Free tested AI prompts for Full Loop Engineering Workflow. Built for real results you can use right away.
Free AI prompts for Full Loop Engineering Workflow, tested and ready to use right now.
Free tested AI prompts for Full Loop Engineering Workflow. Built for real results you can use right away.
Browse top AI prompts for Full Loop Engineering Workflow across plan the full loop, and more. Every prompt in this guide is free to copy and built for real results. No prompt engineering experience needed.
Stage 1
A production loop needs to be designed as a system, not assembled from parts. These prompts help you create the complete blueprint before you configure anything.
Write the full loop design document
Write a complete loop design document for [YOUR_PROJECT]. The document should cover: (1) the loop goal and success metric; (2) the trigger and schedule; (3) the agent roles and their responsibilities; (4) the tool connections and MCP servers required; (5) the state files and their formats; (6) the verification conditions; (7) the escalation and failure protocols; (8) the rollout plan (manual first run, then scheduled). Format this as a structured markdown document I can commit to the repo as LOOP.md.

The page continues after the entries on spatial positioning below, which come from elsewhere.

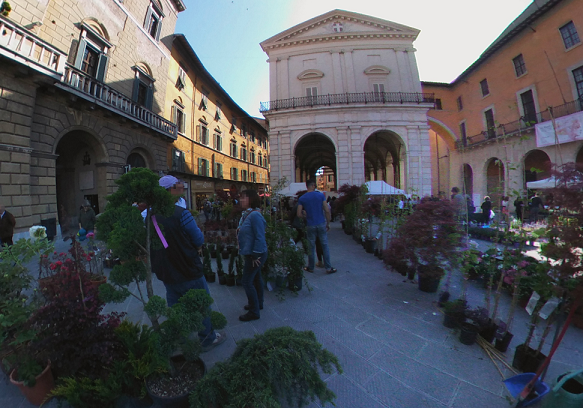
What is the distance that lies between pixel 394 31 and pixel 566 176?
2427cm

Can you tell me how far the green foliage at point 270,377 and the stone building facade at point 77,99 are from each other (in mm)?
10792

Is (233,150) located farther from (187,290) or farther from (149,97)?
(187,290)

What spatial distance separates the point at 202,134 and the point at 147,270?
22.9 metres

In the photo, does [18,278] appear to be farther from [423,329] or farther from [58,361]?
[423,329]

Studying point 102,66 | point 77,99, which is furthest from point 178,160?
point 77,99

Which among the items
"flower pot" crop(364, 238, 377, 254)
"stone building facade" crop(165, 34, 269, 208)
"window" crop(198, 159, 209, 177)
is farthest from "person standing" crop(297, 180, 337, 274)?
"window" crop(198, 159, 209, 177)

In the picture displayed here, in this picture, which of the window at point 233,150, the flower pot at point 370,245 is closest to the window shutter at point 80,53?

Identify and scope the first sprint
I want to run my first production loop sprint for [YOUR_PROJECT]. Help me scope it. The sprint should: be completable in under one week of loop time, have a clear verifiable end state, not touch the deployment pipeline, and produce work I can review in under 30 minutes. Based on the following current state of the codebase [DESCRIBE YOUR CODEBASE STATE], propose the top 3 candidate sprints and recommend the best one to start with, with justification.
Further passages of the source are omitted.